Und es war es nicht. Denn etwa 10 Minuten später verlor ich auf der Sandpiste die Kontrolle über mein Motorrad, konnte es aber wieder irgendwie wieder kontrollieren „Du musst einen Gasstoß geben, dann stabilisiert sich das Motorrad wieder“, so Carsten, klappte auch, also mit 40 km durch den Sand, bis der Felsbrocken im Weg lag… Mein Motorrad machte einen super Stunt, ich machte ebenfalls einen Stunt in den Sand.
Mein Lenker war danach nicht mehr wirklich in der Balance, die linke Seite war etwa 15cm sowohl horizontal als auch vertikal im Vergleich zur rechten Seite versetzt.
Aber wir hatten ja keine Zeit… Nach kurzem Aufrappeln und einem kurzem Vorschlag der Kapitulation vor dem Afrika-Trip setzte ich mich wieder auf das Bike. Carsten meinte, dass ich doch so damit versuchen sollte zu fahren, wir könnten schließlich ja nicht im Nirgendwo der Savanne bleiben, startete ich mein Motorrad und kam mit diesem Lenker nicht einen Meter, bis es mich wieder vom Motorrad warf. Auch Carsten versuchte dann sein Glück, aber kam auch nicht wirklich weit. Es war unter keinen Umständen mehr möglich, dieses Motorrad in diesem Zustand über diese Piste zu lenken.
Es gab also zwei Alternativen: Entweder wir warteten gemeinsam, dass ein Truck oder Pick-Up vorbei kommt, auf welchen wir mein Motorrad zumindest bis Engaruka aufladen können oder ich warte alleine und Carsten fährt nach Engaruka zurück, um Hilfe zu holen. Da die erste Alternative nur eine geringe Wahrscheinlichkeit auf Erfolg versprach, entschieden wir uns für die zweite. Zur Sicherheit behielt ich den Campingsack mit Zelt bei mir, falls Carsten es nicht bis Einbruch der Dunkelheit schaffen sollte (die Aussicht, dass ich alleine die Nacht in der Savanne verbrachte, auch wenn ich dann vielleicht sogar einem meiner Lieblingstiere, den Hyänen, sehr nahe sein könnte, fand ich nicht so berauschend).
Aber Carsten schaffte es und kehrte mit einem Pick-Up und drei Massais zurück. Einer der Jungs setzte sich den auf mein Motorrad und fragte uns, was denn damit sei, sei doch super, so gut wie neu, startetet das Motorrad und nach etwa 10 Metern Eingewöhnung an die Lenkung, brauste er über die Piste davon. Irgendwie deprimierend.
Nun gut. Ich sprang also auf den Pick-Up und wir fuhren zurück ins Dorf.
Wir konnten dann die Nacht beim Dorfvorstand Onesmo – demokratisch durch die etwa 600-Einwohner-Gemeinde gewählt – verbringen. Wir schlugen dort unser Zelt auf und wurden mit Masai-Tee und Essen durch seine Familie versorgt.
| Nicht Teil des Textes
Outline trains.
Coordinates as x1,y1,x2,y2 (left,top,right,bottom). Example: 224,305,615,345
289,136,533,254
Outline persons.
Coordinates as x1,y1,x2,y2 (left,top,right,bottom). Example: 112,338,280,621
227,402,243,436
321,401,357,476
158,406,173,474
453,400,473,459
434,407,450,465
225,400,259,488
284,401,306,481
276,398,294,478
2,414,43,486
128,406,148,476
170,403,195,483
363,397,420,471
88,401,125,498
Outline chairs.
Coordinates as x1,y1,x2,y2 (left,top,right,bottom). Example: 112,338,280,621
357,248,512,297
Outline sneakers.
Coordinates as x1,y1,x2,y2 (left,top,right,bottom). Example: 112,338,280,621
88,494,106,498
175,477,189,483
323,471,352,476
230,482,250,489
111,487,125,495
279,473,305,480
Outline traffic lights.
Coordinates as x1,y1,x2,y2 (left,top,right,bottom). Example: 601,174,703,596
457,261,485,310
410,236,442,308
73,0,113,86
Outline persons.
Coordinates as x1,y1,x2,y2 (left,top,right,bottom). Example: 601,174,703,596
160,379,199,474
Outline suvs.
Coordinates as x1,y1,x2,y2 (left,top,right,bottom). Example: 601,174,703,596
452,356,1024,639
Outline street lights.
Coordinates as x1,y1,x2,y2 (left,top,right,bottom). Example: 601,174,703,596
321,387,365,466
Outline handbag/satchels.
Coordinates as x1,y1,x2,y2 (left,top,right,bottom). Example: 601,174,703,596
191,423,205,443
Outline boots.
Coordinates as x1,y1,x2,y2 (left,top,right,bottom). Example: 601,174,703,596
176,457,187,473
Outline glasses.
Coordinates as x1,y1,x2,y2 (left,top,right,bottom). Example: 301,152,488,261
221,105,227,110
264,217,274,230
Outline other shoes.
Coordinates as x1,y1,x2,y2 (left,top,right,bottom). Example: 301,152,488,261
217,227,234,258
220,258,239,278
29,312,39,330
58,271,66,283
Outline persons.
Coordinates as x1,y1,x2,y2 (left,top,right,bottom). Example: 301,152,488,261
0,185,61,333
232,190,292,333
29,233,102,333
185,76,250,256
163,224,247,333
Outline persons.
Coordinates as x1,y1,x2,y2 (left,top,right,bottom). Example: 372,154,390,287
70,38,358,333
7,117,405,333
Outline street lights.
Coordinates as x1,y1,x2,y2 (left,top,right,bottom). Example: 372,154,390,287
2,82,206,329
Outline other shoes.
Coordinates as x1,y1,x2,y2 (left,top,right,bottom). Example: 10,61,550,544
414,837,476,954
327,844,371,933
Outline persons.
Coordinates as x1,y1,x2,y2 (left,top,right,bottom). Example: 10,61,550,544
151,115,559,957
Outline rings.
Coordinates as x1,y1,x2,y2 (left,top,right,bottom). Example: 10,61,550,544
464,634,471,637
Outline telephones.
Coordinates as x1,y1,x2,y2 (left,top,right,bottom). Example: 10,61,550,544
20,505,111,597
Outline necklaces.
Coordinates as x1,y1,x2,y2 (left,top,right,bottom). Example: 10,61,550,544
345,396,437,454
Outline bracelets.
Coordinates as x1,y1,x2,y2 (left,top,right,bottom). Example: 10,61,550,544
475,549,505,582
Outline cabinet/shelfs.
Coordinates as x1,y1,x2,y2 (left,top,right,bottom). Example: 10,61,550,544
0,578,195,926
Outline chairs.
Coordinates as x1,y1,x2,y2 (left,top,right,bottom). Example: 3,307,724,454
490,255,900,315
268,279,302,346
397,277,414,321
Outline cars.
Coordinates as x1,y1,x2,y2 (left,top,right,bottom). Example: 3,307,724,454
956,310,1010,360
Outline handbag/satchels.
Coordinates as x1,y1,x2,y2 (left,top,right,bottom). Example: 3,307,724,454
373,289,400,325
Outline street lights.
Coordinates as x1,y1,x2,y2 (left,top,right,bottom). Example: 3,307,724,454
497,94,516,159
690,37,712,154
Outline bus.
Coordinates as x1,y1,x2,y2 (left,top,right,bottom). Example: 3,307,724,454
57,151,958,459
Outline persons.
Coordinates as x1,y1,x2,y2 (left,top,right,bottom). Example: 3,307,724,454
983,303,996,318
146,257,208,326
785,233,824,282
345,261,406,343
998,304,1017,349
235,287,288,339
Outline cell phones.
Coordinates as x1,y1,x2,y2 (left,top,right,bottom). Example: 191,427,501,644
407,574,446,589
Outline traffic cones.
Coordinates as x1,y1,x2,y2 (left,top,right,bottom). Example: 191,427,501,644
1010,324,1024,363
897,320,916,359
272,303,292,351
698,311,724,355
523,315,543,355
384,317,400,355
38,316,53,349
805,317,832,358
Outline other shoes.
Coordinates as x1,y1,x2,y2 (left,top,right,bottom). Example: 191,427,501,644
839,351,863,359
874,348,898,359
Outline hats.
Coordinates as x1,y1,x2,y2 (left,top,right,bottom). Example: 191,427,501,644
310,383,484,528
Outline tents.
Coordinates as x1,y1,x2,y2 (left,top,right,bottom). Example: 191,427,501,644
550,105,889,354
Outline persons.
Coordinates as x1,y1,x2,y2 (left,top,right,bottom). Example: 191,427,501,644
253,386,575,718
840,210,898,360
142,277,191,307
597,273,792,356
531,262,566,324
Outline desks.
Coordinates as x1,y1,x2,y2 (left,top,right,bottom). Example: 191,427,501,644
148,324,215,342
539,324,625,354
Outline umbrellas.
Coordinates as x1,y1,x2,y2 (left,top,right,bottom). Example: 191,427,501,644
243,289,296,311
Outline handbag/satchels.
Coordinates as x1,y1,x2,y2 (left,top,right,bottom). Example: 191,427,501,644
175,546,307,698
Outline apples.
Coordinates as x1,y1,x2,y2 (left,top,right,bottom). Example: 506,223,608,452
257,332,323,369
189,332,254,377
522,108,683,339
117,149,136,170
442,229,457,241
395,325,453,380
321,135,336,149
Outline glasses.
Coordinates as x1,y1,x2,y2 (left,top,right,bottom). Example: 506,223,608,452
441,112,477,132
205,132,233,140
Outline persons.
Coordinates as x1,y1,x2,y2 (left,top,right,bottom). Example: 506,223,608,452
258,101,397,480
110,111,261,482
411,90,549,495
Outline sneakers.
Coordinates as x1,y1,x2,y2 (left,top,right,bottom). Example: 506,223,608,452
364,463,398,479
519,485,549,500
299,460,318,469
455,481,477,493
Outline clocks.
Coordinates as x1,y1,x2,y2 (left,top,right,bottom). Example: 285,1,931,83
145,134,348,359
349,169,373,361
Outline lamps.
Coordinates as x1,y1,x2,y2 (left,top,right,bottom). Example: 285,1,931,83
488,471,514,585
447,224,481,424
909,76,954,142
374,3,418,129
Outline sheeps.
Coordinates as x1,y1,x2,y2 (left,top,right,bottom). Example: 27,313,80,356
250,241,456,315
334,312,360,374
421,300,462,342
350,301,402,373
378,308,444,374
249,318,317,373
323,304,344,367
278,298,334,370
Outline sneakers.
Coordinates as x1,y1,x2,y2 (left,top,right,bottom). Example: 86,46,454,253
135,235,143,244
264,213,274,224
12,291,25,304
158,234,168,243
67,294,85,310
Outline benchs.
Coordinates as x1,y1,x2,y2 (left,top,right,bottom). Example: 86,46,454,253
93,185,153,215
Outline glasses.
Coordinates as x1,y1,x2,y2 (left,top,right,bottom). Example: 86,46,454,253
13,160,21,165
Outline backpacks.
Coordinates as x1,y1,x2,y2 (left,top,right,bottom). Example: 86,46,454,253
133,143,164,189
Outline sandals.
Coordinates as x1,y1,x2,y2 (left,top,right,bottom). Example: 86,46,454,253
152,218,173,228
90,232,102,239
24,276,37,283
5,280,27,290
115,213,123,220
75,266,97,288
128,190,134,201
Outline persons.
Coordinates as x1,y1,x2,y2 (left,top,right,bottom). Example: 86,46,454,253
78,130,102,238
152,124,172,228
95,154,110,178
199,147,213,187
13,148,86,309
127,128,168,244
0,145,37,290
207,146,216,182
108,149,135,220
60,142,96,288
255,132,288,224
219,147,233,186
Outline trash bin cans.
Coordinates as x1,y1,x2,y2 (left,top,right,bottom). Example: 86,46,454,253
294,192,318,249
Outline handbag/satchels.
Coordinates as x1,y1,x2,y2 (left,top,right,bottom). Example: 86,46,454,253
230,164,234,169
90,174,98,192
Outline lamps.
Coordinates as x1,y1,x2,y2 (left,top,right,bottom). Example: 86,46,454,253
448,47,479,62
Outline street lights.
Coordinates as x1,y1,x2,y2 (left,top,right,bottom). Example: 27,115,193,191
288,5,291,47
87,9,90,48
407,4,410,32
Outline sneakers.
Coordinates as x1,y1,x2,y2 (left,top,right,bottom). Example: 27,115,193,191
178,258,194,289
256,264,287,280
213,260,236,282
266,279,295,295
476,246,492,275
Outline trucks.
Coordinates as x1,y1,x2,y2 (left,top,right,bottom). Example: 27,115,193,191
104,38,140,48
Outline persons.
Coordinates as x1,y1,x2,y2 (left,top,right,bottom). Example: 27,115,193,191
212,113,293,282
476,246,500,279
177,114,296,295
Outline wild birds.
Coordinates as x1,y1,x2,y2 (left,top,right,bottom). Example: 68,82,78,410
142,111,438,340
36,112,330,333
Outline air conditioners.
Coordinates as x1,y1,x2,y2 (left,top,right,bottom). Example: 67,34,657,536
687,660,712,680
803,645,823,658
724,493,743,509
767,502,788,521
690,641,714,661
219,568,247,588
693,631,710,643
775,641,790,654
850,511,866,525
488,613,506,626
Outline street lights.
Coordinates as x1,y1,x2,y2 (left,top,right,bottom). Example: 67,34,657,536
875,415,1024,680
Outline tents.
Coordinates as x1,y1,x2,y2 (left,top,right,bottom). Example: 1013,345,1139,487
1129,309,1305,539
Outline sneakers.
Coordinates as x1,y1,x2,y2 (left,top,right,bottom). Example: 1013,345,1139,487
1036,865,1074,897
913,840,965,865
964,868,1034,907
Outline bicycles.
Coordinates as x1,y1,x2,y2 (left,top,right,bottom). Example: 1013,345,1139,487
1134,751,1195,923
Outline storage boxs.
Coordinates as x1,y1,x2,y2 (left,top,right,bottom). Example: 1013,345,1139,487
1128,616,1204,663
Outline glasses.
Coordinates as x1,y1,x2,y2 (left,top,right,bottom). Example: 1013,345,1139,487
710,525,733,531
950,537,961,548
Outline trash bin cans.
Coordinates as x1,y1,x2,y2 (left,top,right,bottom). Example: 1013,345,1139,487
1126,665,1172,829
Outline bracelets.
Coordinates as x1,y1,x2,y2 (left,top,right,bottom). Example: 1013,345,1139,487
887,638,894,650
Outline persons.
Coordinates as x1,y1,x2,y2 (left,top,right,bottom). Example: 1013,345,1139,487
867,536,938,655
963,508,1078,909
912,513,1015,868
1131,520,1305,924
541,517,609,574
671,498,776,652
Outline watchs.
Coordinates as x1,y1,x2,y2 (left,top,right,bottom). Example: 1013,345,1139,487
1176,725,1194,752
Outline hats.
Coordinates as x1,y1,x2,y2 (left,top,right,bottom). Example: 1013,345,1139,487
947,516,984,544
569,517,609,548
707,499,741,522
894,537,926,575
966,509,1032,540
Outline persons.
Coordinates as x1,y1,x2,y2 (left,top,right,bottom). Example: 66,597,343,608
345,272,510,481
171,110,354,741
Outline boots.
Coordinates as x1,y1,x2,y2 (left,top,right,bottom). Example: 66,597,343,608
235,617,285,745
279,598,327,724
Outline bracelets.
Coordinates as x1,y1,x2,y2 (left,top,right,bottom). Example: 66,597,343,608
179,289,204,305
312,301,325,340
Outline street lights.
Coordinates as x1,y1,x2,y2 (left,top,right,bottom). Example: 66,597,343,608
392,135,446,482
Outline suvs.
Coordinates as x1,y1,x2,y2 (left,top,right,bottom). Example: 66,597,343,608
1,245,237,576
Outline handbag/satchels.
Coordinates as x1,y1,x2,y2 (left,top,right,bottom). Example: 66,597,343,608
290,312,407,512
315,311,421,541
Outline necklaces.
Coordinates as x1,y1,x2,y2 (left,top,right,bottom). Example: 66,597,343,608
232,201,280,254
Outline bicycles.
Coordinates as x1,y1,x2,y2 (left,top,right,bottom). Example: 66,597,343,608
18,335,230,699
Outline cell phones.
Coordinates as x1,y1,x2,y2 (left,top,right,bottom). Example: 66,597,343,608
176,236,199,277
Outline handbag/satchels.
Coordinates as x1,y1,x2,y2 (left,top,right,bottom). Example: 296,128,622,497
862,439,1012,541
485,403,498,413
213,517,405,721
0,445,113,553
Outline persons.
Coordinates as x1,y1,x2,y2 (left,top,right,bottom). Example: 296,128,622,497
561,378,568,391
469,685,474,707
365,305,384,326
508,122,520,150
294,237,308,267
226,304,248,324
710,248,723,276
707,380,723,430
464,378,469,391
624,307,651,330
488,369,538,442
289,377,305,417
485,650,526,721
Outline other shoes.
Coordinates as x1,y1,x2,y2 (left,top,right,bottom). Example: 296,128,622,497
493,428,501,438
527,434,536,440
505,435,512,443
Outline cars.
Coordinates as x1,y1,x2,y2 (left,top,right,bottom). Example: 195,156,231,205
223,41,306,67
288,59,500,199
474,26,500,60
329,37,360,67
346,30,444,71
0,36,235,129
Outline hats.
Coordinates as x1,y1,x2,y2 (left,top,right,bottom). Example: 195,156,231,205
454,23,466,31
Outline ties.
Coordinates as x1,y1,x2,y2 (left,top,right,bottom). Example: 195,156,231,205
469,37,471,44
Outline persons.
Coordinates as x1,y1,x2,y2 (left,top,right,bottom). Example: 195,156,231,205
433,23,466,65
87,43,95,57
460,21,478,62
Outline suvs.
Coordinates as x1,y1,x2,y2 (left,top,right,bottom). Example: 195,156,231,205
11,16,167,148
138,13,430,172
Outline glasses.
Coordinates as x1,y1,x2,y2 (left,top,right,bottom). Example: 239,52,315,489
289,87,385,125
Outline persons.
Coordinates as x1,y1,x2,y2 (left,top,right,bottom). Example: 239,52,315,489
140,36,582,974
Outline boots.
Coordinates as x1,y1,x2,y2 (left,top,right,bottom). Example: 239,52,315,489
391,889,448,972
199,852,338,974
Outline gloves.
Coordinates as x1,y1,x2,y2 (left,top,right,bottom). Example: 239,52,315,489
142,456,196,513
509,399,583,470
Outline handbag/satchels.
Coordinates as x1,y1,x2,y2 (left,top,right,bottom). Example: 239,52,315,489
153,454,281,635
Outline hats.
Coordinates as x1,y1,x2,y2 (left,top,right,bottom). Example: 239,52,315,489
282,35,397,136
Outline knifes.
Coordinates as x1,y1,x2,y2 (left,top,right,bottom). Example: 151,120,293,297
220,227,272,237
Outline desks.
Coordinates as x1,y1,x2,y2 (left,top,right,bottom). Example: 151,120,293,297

Onesmo lebt sowohl mit seiner Frau und seinen Kindern als auch mit seinen Geschwistern und seinen Eltern in zwei kleinen Lehmhäusern. Mit seinem Vater und Mollel, einem der Masai, die uns mit dem Pick Up aus der Savanne aufgesammelt hatten, unternahmen wir am nächsten Morgen einen Spaziergang zu den Engaruka-Ruinen und besuchten den monatlichen Ziegenmarkt der Massais.
Danach wurde mein Lenker gerade gebogen, so dass Carsten und ich wieder aufbrechen konnten.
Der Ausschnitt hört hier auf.